Start of DOCUMENT SECTION
Dr Walter Kimbrough:
Yeah. If push comes to shove [inaudible 00:39:30], use your name. If you just use your name, take that with you, it doesn’t have to be something special. But yeah, [inaudible 00:39:38], should your Twitter handle be Dillard President number seven? No, because I’m not… I mean, I would always be that, but if I’m president somewhere else, why would I keep using that account? So, it’s better to have something that is… It is that relationship changes. There are some places, like Josie said, they have those conversations, but I’m not a fan of using that institution because and particularly generation X and younger, we work multiple places. So, to be linked to a place that we’re not going to retire from in 25 years with a gold watch doesn’t make any sense.

Dr Josie Ahlquist:
And it’s much different than if you have a student social media ambassador, who you want that separate handle for because you want to make sure that you’re reminding them and their audience that in this particular instance, they are representing their institution. But, when we are talking about leaders who do move beyond institutions, MarComm needs to be very cognizant it’s value added. When you have somebody coming in with there own social media presence, it’s value added. It’s just one more way to reach your constituents. You still can have your institutional accounts that get out that information, but how fantastic is it if you have somebody who’s known in their own right on social media.
End of DOCUMENT SECTION
Start of PROVIDED MATERIAL
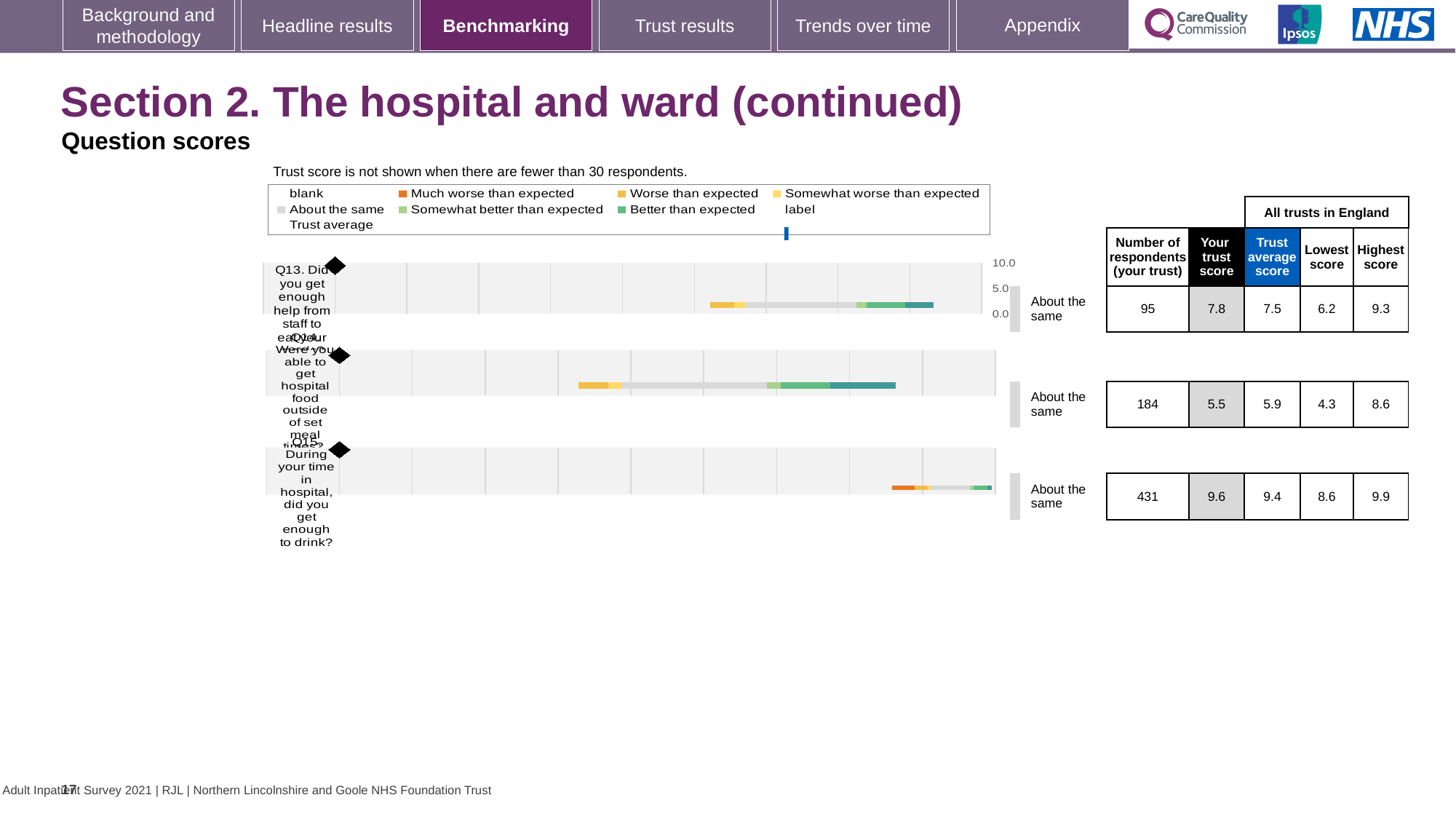
What is the lowest score across all trusts in England for Q15? 8.6 How many questions are plotted in the chart? 3 What is the difference between the trust score and the trust average score for Q13? 0.3 What benchmark category label is shown next to Q13? About the same What is the difference between the highest and lowest scores for Q15? 1.3 What kind of chart is used to show the question scores on this slide? bar chart What is the highest score across all trusts in England for Q14? 8.6 Which question has the highest 'Your trust score'? Q15 How many respondents answered Q15 (did you get enough to drink)? 431 For Q14, which is larger: the 'Your trust score' or the 'Trust average score'? Trust average score What is the 'Your trust score' for Q13 (Did you get enough help from staff to eat your meals)? 7.8 Which question has the lowest 'Your trust score'? Q14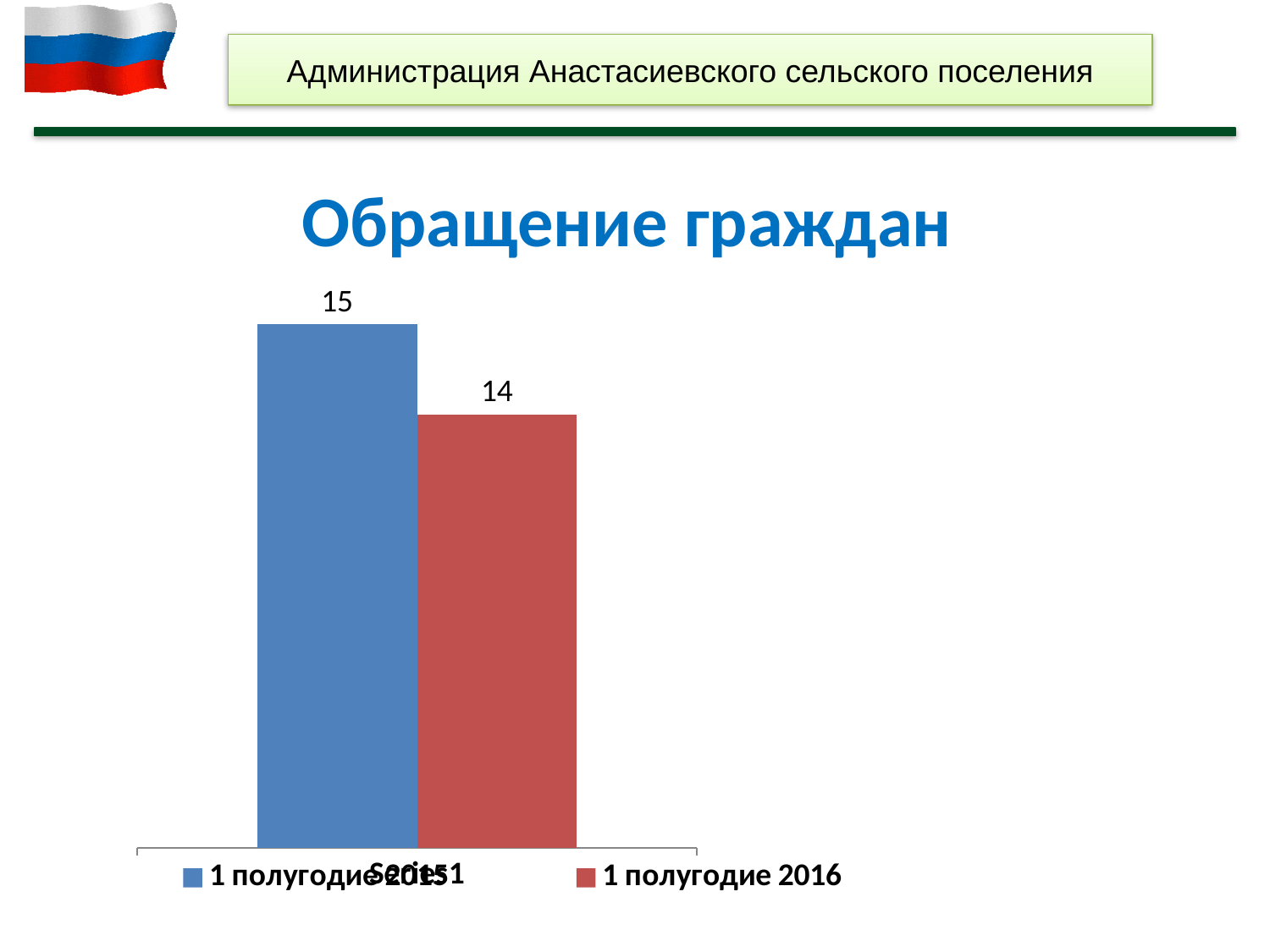
How many bars are plotted in the chart? 2 How many series does the legend list? 2 Which series has the lowest value? 1 полугодие 2016 Which series has the higher value, 1 полугодие 2015 or 1 полугодие 2016? 1 полугодие 2015 Did the value fall or rise from 1 полугодие 2015 to 1 полугодие 2016? fall What is the title of the chart? Обращение граждан What is the value for 1 полугодие 2015? 15 Which series has the highest value? 1 полугодие 2015 What is the value for 1 полугодие 2016? 14 What is the difference between the values for 1 полугодие 2015 and 1 полугодие 2016? 1 What colour is the bar for 1 полугодие 2016? red What kind of chart is shown on the slide? bar chart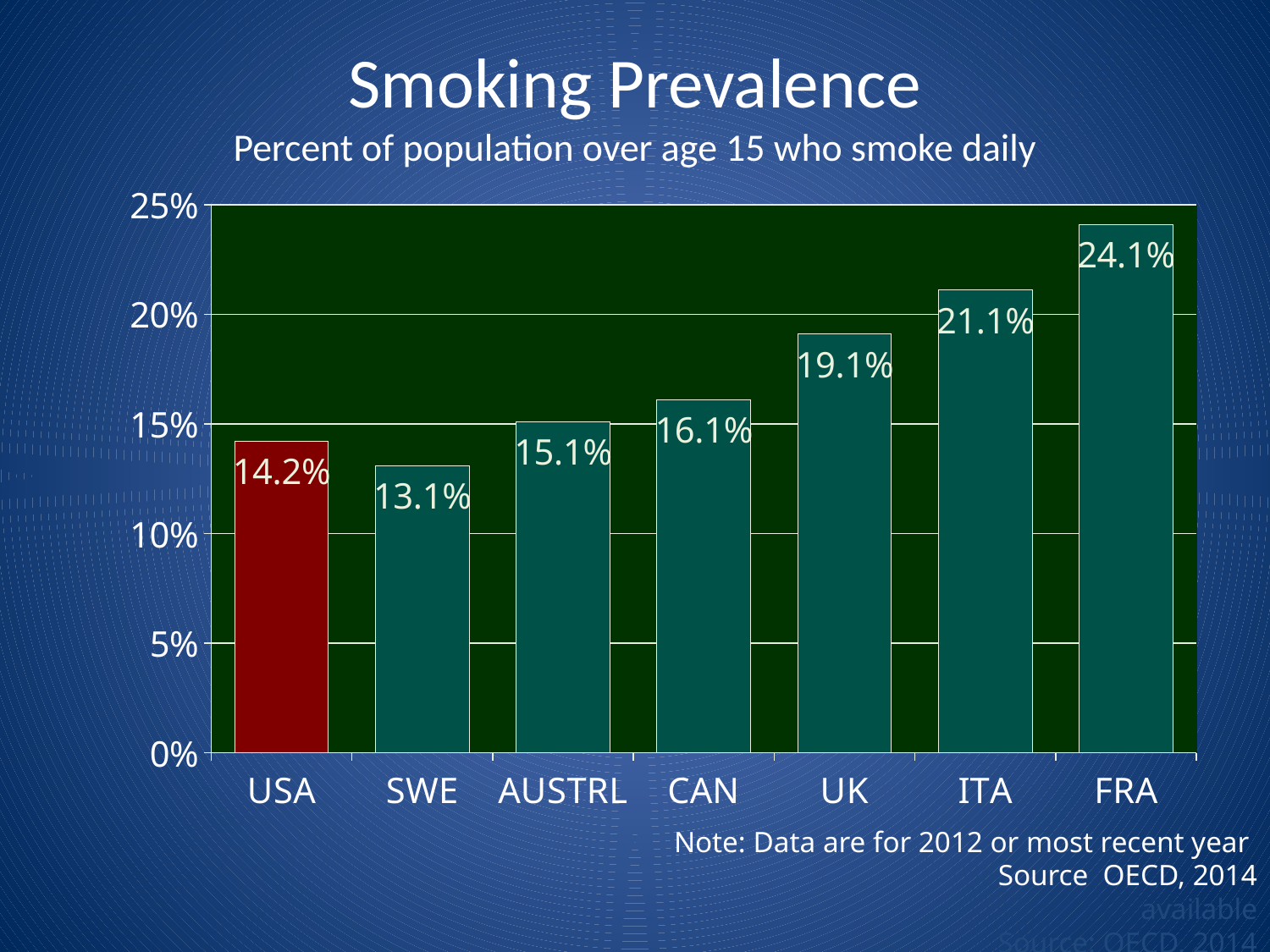
What is the difference between the values for FRA and the USA? 9.9% What is the smoking prevalence value shown for the USA? 14.2% What is the value shown for FRA? 24.1% Is the value for UK greater or less than 20%? less Which country has the lowest smoking prevalence on the chart? SWE How many countries are shown on the chart? 7 Which bar is coloured differently (red) from the others? USA Which country has the highest smoking prevalence on the chart? FRA What kind of chart is shown on the slide? bar chart Which has a higher value, AUSTRL or SWE? AUSTRL What is the value shown for CAN? 16.1% What is the difference between the values for ITA and UK? 2.0%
End of PROVIDED MATERIAL
YOUR ASSIGNMENT ▸ In the social media discussion, for whom does Josie Ahlquist say a separate handle is wanted? Answer from the social media discussion only, without the data.

YOUR RESPONSE ▸ A student social media ambassador.